工作内容 =
1/ 把所给文本中的这句话译成英文:“首地址的值不能删除,为什么?”
2/ 逐字照抄所给文本中从“作者: 无民 时间: 2009-11-3”到“Person* creat()”之间的部分,首尾两处都包括在内。
3/ 请把所给文本中以“void display(Person* head)”开头的那段代码改写成简短的要点列表,保留其主要内容。

所给文本 =
作者: 无民 时间: 2009-11-3 00:53
标题: 链表问题 , 首地址的值不能删除,为什么?
#include<iostream>
using namespace std;
struct Person
{
char name[20];
int id;
Person* pN;
};
Person* head;
Person* creat()
{
Person* ps;
Person* pEnd;
ps = new Person;
cout<<"please enter the name :"<<endl;
cin>>ps->name;
cout<<"please enter the id :"<<endl;
cin>>ps->id;
pEnd = ps;
head = NULL;
while(ps->id != 0)
{
if(head == NULL)
{
head = ps;
}
else
{
pEnd->pN = ps;
}
pEnd = ps;
ps = new Person;
cout<<"please enter the name :"<<endl;
cin>>ps->name;
cout<<"please enter the id :"<<endl;
cin>>ps->id;
}
pEnd-> pN= NULL;
delete ps;
return (head);
}
void display(Person* head)
{
cout<<"Show this List :"<<endl;
while(head)
{
cout<<"Name is :"<<head->name<<endl;
cout<<"ID is :"<<head->id<<endl;
cout<<"********************************"<<endl;
head = head->pN;
}
}
void del(Person* head,int number)
{
Person* p;
if(!head)
{
cout<<"Empty of head"<<endl;
return ;
}
if(head->id == number)

提取信息 =
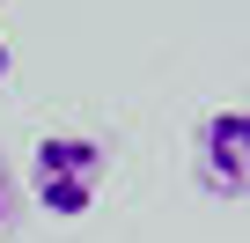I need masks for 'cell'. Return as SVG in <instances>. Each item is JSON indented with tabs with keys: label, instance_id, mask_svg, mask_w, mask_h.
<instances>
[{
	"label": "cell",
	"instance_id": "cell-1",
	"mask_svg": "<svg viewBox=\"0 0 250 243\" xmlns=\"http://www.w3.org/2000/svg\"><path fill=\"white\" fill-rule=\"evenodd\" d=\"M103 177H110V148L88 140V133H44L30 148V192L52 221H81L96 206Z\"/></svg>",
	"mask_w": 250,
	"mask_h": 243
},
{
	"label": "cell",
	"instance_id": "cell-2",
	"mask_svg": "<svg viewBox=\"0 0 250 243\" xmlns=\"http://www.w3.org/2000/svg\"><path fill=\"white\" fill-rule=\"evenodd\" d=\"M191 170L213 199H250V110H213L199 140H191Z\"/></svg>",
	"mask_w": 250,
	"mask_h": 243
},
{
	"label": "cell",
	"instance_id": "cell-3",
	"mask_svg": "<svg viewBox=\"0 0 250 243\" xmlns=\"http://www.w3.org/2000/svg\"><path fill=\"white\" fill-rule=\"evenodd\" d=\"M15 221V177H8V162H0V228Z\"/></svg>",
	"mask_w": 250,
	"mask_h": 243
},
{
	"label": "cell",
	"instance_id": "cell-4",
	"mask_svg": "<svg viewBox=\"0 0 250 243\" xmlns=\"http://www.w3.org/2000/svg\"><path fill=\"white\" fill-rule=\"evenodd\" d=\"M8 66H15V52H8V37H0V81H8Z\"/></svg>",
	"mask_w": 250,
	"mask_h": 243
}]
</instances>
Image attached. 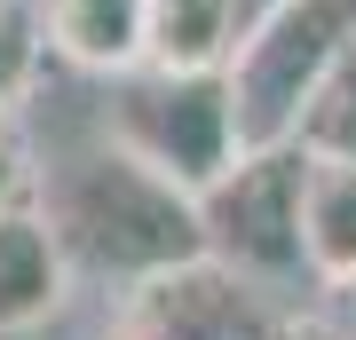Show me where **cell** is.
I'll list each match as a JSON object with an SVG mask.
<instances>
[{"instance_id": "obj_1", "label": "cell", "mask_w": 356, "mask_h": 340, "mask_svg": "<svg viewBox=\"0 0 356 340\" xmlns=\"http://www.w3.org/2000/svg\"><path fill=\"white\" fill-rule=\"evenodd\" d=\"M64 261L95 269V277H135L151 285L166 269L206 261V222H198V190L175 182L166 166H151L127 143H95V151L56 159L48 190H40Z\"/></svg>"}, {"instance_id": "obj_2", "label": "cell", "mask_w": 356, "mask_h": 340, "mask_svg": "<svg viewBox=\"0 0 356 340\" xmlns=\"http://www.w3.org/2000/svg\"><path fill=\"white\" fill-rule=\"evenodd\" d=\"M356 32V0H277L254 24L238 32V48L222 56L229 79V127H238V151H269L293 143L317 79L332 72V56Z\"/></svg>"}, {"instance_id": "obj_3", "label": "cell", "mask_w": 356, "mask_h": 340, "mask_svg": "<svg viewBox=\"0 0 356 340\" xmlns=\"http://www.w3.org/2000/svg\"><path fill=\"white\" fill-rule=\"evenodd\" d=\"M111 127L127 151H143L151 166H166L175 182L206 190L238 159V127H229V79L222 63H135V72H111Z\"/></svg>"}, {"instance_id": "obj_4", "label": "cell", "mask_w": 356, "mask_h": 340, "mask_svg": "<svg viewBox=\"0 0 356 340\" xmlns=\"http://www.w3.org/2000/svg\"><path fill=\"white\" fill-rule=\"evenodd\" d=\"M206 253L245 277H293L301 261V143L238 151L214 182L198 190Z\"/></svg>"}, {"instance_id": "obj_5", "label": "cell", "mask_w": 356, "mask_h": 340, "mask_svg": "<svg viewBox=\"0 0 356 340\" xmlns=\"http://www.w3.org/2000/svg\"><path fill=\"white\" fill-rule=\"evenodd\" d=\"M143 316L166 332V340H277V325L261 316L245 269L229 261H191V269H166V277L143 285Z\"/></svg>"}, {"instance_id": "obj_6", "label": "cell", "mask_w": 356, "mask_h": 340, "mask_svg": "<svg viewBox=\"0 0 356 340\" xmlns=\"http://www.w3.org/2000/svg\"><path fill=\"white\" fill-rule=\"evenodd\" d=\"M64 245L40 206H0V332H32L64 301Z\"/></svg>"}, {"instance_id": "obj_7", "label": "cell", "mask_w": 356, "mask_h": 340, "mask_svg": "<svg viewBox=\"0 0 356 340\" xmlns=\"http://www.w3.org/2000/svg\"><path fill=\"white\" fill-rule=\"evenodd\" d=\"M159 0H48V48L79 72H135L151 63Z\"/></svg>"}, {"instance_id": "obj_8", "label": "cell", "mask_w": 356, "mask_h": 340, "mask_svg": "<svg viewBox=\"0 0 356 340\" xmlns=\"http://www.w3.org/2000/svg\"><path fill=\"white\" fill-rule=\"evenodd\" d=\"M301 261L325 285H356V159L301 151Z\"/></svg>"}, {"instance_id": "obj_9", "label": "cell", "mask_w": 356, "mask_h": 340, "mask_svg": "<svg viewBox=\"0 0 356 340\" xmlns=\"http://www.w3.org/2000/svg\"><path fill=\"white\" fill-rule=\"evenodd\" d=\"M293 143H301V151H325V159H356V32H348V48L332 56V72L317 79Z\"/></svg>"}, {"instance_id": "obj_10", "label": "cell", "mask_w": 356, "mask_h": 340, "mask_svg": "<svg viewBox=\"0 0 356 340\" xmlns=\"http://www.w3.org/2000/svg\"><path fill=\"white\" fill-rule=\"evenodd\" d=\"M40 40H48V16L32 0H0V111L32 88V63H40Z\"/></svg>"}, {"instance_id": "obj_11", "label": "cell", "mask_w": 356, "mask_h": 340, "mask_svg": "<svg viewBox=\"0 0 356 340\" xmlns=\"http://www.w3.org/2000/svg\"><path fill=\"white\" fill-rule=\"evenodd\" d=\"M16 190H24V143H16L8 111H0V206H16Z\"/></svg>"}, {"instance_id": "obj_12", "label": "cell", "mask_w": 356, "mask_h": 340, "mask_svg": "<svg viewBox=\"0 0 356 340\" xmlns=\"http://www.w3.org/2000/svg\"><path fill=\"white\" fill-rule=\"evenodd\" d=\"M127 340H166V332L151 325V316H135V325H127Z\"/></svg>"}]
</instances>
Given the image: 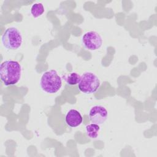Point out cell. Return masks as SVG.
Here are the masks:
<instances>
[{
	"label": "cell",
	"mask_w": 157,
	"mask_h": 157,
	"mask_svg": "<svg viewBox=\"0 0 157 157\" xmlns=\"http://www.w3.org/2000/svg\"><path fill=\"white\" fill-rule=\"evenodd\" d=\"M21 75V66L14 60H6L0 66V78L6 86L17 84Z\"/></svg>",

问题解答 =
1/ The value at the head address can't be deleted. Why?

2/
作者: 无民 时间: 2009-11-3 00:53
标题: 链表问题 , 首地址的值不能删除,为什么?
#include<iostream>
using namespace std;
struct Person
{
char name[20];
int id;
Person* pN;
};
Person* head;
Person* creat()

3/
- 函数 display 接收指针参数 head。
- 函数先输出“Show this List :”。
- 只要 head 不为空就循环。每轮依次输出“Name is :”加 head->name,再输出“ID is :”加 head->id,最后输出一行星号。
- 每轮末尾把 head 改为 head->pN。